There are native Houstonians, plenty of them -- but "my" Houston has always been a commuter town in flux. Graduate students and oil-and-gas executives -- they come and go. When I think of "my" Houston from 13 years ago I realize that no one is still there. Everyone is somewhere else, and for some, I don't know even know where.
My children think of themselves as Houstonians -- still, after two years in England. They pouted all the way to the airport; the youngest one cried on the plane. When we arrived back "home" to our current house in England they both sulked and refused to talk to their father -- He who made us leave Houston.
My children slip in and out of accents as easily as they change their clothes from coats and boots to shorts and sandals. How long, I wonder, will they hold stubbornly to this notion of being Houstonians? When will they become more English than American? My oldest daughter has lived in Texas for 6 out of 14 years; my youngest daughter has lived in Texas for 5 out of 10 years. With every passing year these proportions will become less solid, less significant. I realize that, like me, they will probably never be one or the other -- but some strange homeless hybrid always a little prone to "the grass is greener" syndrome. When we lived in Houston, my oldest daughter dreamed of going to Oxford. Now that we live near Oxford, she dreams of American universities.
Over the years, the girls will probably continue to be sentimental about Texas -- especially if we only visit in April (as opposed to the summer, when the heat and humidity and mosquitoes are unbearable). Their feelings about their Texas "home" will be less and less rooted in what is real. Can a place be "home" if you don't actually live there? I doubt it; I really do.
However, just living in a place doesn't make it home either.
I am most "Texan" when I am in England; when I am actually in Texas, it can feel very strange and foreign to me. When I am in Texas, I am reminded why so many of my decisions have led away from that place.
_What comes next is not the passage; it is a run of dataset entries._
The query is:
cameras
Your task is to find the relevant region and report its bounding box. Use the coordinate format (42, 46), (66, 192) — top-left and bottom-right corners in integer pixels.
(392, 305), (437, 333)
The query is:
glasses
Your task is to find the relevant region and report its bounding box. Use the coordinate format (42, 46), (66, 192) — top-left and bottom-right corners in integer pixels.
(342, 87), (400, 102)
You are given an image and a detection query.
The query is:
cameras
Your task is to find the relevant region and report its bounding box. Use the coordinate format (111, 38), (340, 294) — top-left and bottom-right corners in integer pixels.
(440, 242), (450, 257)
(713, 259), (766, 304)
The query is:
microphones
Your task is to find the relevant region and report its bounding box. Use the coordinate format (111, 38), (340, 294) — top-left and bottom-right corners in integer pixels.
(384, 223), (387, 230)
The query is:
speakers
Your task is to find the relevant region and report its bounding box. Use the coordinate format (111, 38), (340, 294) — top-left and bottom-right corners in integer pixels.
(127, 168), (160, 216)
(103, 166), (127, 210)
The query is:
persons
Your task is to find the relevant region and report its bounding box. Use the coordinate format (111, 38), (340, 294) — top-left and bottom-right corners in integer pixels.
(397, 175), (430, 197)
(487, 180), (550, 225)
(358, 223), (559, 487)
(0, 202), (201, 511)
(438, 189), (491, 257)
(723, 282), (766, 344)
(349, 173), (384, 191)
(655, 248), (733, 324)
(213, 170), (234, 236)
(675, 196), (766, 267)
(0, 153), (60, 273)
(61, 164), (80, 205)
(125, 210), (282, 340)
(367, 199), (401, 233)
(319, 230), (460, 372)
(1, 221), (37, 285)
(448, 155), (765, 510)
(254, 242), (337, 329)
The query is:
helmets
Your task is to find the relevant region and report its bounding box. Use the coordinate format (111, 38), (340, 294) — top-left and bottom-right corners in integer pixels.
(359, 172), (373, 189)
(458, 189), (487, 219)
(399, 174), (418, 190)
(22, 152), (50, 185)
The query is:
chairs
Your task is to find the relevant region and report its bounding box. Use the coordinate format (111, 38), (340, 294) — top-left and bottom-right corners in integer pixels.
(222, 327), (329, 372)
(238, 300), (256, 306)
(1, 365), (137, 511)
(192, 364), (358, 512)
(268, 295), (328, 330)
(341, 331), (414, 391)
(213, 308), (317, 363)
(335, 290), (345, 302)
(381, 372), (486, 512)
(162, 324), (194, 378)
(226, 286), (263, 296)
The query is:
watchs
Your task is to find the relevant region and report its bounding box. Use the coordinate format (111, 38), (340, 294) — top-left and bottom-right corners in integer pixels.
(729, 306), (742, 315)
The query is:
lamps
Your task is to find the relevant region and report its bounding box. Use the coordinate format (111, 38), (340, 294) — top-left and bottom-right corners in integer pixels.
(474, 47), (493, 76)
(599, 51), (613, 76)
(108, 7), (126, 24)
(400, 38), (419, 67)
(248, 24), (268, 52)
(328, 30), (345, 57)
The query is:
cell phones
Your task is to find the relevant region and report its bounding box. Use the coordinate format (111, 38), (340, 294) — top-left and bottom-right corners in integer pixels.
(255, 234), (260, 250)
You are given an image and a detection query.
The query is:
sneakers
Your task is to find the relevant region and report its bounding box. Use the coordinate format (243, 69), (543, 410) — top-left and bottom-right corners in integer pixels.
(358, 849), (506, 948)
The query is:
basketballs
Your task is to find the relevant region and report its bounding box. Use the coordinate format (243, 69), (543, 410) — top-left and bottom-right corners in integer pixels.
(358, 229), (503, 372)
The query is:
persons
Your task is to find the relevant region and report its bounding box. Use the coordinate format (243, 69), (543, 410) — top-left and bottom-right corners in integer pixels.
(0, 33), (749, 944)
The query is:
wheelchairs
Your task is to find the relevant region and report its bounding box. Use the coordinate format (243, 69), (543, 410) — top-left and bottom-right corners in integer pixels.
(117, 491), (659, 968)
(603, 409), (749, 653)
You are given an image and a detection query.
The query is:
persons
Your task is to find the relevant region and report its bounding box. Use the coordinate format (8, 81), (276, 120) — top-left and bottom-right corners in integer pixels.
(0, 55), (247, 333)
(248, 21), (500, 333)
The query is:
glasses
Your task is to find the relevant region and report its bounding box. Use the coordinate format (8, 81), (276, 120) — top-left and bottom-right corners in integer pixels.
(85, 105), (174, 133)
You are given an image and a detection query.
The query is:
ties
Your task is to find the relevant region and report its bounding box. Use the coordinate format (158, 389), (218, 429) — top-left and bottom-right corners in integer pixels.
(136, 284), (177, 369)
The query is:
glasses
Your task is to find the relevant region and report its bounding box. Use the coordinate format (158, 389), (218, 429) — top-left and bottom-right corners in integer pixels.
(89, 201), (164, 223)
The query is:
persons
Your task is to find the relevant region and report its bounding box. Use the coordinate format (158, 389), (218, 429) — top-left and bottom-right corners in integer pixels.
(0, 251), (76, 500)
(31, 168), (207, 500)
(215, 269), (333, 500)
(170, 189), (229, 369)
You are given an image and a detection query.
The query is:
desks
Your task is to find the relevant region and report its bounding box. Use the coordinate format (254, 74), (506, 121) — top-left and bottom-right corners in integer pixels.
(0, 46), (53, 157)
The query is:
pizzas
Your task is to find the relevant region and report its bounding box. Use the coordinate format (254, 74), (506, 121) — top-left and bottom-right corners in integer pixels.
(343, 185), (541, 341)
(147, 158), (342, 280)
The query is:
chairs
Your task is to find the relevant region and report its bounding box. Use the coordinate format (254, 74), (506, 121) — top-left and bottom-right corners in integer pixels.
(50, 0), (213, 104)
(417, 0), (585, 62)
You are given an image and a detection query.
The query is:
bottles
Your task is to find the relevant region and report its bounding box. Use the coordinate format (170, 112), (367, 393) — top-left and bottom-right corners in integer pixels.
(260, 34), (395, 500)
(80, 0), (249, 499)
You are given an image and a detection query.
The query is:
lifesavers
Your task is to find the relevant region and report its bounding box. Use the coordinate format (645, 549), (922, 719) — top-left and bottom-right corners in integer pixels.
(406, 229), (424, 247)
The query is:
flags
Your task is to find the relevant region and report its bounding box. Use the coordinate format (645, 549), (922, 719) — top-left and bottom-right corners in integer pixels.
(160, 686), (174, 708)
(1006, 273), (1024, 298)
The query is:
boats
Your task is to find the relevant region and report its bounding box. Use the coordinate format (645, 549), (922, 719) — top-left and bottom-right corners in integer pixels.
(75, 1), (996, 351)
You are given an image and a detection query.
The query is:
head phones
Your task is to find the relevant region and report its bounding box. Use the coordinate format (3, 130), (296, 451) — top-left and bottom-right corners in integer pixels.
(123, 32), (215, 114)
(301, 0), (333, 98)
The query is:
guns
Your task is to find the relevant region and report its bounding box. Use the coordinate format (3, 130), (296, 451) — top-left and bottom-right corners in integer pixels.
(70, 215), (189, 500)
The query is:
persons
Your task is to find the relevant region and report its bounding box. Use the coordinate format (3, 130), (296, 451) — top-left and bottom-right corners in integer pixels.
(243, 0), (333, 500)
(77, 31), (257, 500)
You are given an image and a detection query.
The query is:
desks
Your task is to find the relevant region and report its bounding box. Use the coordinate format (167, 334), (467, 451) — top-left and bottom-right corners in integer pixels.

My parents were both Army brats and they lived all over the world. They chose life in a small Texas town so that my brother and I could have settled childhoods -- so we could have both an internal and external definition of "home." But they brought their outsider outlook with them, and I grew up dreaming of big cities and other cultures. My brother and I left that small town and have continued to move and move. Our children have peripatetic childhoods. They are confident and insecure in that way that people are when they have to learn how to constantly "fit in" to something new. They will have the rich identities and language skills that I always longed for . . . and they will probably hate me for it.